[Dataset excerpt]
* * *

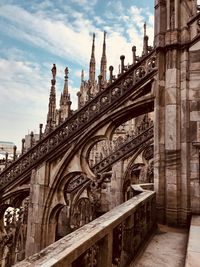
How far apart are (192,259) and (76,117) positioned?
4654 mm

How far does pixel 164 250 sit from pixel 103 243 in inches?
57.5

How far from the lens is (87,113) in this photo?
20.2 ft

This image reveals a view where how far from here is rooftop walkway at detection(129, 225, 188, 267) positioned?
103 inches

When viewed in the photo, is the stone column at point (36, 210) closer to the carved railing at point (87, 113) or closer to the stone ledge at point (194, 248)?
the carved railing at point (87, 113)

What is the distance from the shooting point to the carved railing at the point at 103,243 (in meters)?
1.31

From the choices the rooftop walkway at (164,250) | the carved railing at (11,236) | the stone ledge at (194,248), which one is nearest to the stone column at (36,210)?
the carved railing at (11,236)

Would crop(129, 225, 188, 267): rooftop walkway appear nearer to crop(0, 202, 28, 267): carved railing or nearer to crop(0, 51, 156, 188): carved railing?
crop(0, 51, 156, 188): carved railing

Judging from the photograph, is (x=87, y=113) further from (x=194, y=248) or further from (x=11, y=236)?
(x=11, y=236)

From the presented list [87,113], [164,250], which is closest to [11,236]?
[87,113]

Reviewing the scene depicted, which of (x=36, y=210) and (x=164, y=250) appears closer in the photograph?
(x=164, y=250)

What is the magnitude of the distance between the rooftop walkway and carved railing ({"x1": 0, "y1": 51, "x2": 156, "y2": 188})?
3271 mm

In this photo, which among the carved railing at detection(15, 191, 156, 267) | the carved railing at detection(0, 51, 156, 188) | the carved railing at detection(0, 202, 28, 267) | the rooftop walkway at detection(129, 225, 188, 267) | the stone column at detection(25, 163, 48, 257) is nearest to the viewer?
the carved railing at detection(15, 191, 156, 267)

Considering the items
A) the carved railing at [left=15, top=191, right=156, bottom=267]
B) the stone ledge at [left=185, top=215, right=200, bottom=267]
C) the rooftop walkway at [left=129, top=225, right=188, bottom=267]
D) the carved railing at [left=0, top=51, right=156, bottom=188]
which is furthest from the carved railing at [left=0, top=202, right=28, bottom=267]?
the stone ledge at [left=185, top=215, right=200, bottom=267]

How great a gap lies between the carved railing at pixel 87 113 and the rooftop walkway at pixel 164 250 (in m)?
3.27
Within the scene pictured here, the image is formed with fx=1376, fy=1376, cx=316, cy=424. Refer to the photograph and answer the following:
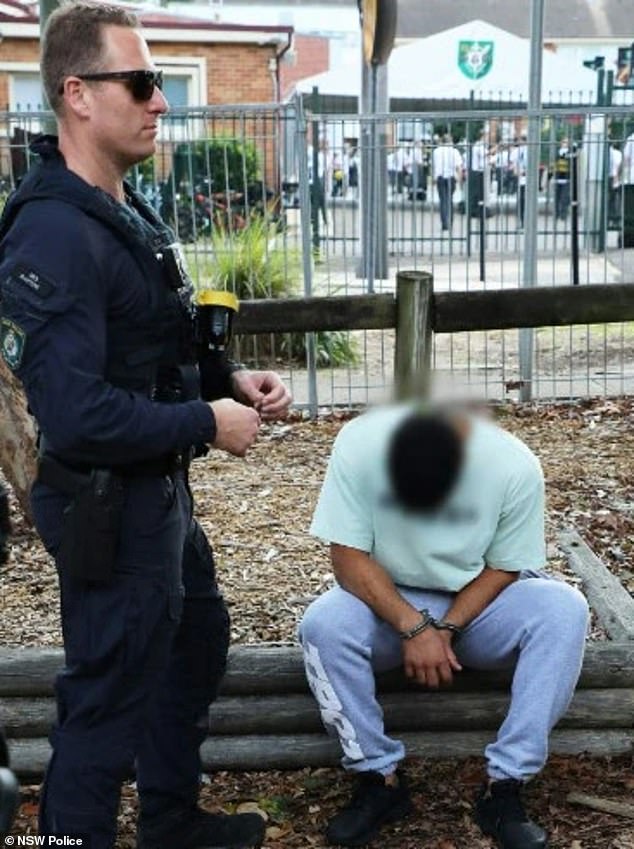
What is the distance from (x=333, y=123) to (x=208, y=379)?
5.49m

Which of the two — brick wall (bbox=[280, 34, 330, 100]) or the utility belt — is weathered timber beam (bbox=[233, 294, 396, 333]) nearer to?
the utility belt

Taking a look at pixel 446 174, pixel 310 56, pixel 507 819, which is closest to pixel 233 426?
pixel 507 819

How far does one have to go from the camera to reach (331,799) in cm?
339

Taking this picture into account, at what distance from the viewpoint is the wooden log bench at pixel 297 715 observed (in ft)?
11.3

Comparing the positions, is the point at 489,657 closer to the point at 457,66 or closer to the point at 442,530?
the point at 442,530

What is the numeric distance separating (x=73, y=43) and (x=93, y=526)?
0.88 metres

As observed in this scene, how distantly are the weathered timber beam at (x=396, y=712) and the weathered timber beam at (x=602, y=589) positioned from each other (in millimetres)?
298

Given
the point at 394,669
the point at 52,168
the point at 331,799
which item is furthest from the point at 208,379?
the point at 331,799

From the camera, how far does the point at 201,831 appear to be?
3.08 m

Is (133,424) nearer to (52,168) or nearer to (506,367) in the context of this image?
(52,168)

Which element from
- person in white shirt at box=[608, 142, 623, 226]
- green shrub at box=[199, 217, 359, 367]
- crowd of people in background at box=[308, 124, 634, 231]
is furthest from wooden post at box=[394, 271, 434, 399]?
person in white shirt at box=[608, 142, 623, 226]

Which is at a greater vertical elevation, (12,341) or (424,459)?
(12,341)

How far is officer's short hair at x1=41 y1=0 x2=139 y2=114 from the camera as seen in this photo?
2.50 metres

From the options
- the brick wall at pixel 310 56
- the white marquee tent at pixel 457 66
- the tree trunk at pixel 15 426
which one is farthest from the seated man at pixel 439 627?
the brick wall at pixel 310 56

* * *

EXERCISE OBJECTIVE:
Express the records from the line containing "From the options" through the end of the records, inclusive, as a Markdown table with the columns Row and Line. Number each line in the Row column, and omit any blank lines.

SOLVED PROBLEM:
| Row | Line |
|---|---|
| 1 | From the options |
| 2 | - the brick wall at pixel 310 56 |
| 3 | - the white marquee tent at pixel 457 66 |
| 4 | - the tree trunk at pixel 15 426 |
| 5 | which one is farthest from the seated man at pixel 439 627? |
| 6 | the brick wall at pixel 310 56 |